This is documentation for the next version of Mimir. For the latest stable release, go to the latest version.

Grafana Mimir operator and user guideConfigure Grafana MimirConfiguring Grafana Mimir zone-aware replication

Configuring Grafana Mimir zone-aware replication

Zone-aware replication is the replication of data across failure domains. Zone-aware replication helps to avoid data loss during a domain outage. Grafana Mimir defines failure domains as zones, which includes, but are not limited to:

  • Availability zones
  • Data centers
  • Racks

Without zone-aware replication enabled, Grafana Mimir replicates data randomly across all component replicas, regardless of whether the replicas are running within the same zone. Even with a Grafana Mimir cluster deployed across multiple zones, the replicas for any given data could reside in the same zone. If an outage affects a zone containing multiple replicas, data loss might occur.

With zone-aware replication enabled, Grafana Mimir ensures data replication to replicas across different zones.

Warning: Ensure that you configure deployment tooling so that it is also zone-aware. The deployment tooling is responsible for executing rolling updates. Rolling updates should only update replicas in a single zone at any given time.

Grafana Mimir supports zone-aware replication for the following:

Configuring Alertmanager alerts replication

Zone-aware replication in the Alertmanager ensures that Grafana Mimir replicates alerts across -alertmanager.sharding-ring.replication-factor Alertmanager replicas, with one replica located in each zone.

To enable zone-aware replication for alerts:

  1. Configure the zone of each Alertmanager replica via the -alertmanager.sharding-ring.instance-availability-zone CLI flag or its respective YAML configuration parameter.
  2. Roll out Alertmanagers so that each Alertmanager replica runs with a configured zone.
  3. Set the -alertmanager.sharding-ring.zone-awareness-enabled=true CLI flag or its respective YAML configuration parameter for Alertmanagers.

Configuring ingester time series replication

Zone-aware replication in the ingester ensures that Grafana Mimir replicates each time series to -ingester.ring.replication-factor ingester replicas, with one replica located in each zone.

To enable zone-aware replication for time series:

  1. Configure the zone of each ingester replica via the -ingester.ring.instance-availability-zone CLI flag or its respective YAML configuration parameter.
  2. Roll out ingesters so that each ingester replica runs with a configured zone.
  3. Set the -ingester.ring.zone-awareness-enabled=true CLI flag or its respective YAML configuration parameter for distributors, ingesters, and queriers.

Configuring store-gateway blocks replication

To enable zone-aware replication for the store-gateways, refer to Zone awareness.

Minimum number of zones

To ensure zone-aware replication, deploy Grafana Mimir across a number of zones equal-to or greater-than the configured replication factor.
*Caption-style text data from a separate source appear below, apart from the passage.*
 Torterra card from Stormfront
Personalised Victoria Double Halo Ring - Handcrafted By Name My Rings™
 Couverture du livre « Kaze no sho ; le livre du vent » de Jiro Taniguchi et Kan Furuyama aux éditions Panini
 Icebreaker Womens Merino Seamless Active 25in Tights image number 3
With a replication factor of 3, which is the default, deploy the Grafana Mimir cluster across at least three zones. Deploying Grafana Mimir clusters to more zones than the configured replication factor does not have a negative impact. Deploying Grafana Mimir clusters to fewer zones than the configured replication factor can cause writes to the replica to be missed, or can cause writes to fail completely.

If there are no more than floor(replication factor / 2) zones with failing replicas, reads and writes can withstand zone failures.

Unbalanced zones

To ensure that the workload across zones is balanced, run the same number of replicas of each component in each zone. When replica counts are unbalanced, zones with fewer replicas have higher resource utilization than those with more replicas.

Costs

Most cloud providers charge for inter-availability zone networking. Deploying Grafana Mimir with zone-aware replication across multiple cloud provider availability zones likely results in additional networking costs.
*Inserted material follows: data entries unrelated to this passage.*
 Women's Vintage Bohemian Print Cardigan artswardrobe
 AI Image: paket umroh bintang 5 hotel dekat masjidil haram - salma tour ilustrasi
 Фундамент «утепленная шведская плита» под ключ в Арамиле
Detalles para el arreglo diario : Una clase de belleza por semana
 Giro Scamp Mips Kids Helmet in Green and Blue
Kubernetes operator for simplifying rollouts of zone-aware components

The Kubernetes Rollout Operator is a Kubernetes operator that makes it easier for you to manage multi-availability-zone rollouts. Consider using the Kubernetes Rollout Operator when you run Grafana Mimir on Kubernetes with zone awareness enabled.
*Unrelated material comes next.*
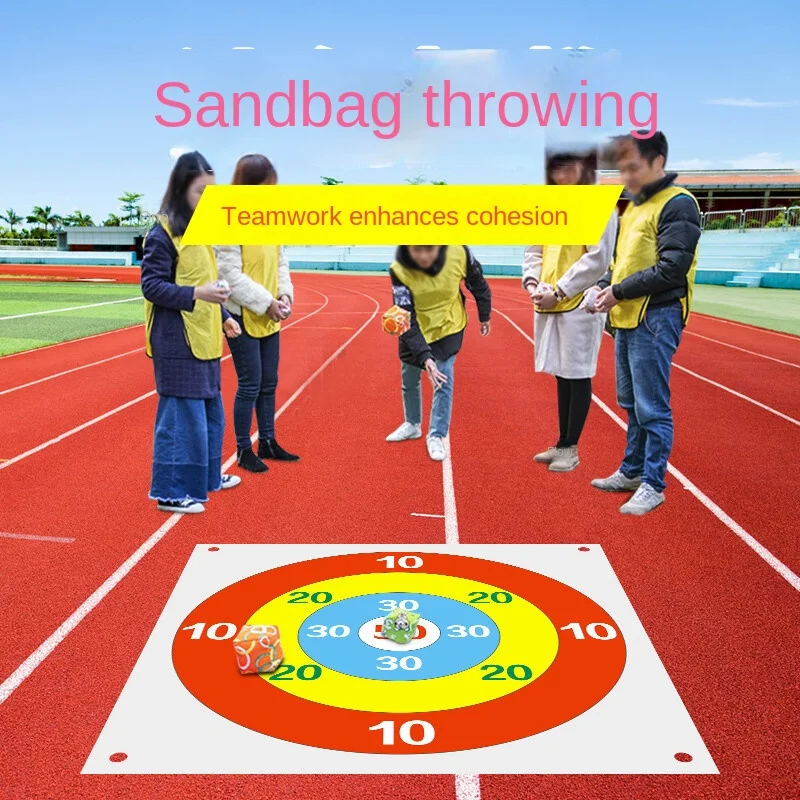 Throwing Sandbag Target Outdoor Parent-child Interactive Fun Sports Games Team Building Activities Kindergarten Multiplayer Game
Enabling zone-awareness via the Grafana Mimir Jsonnet

Instead of configuring Grafana Mimir directly, you can use the Grafana Mimir Jsonnet to enable ingester and store-gateway zone awareness. To enable ingester and store-gateway zone awareness, set the top level cortex_multi_zone_store_gateway_enabled or cortex_multi_zone_ingester_enabled Jsonnet fields to true. These flags set the required Grafana Mimir configuration parameters that support ingester and store-gateway zone awareness.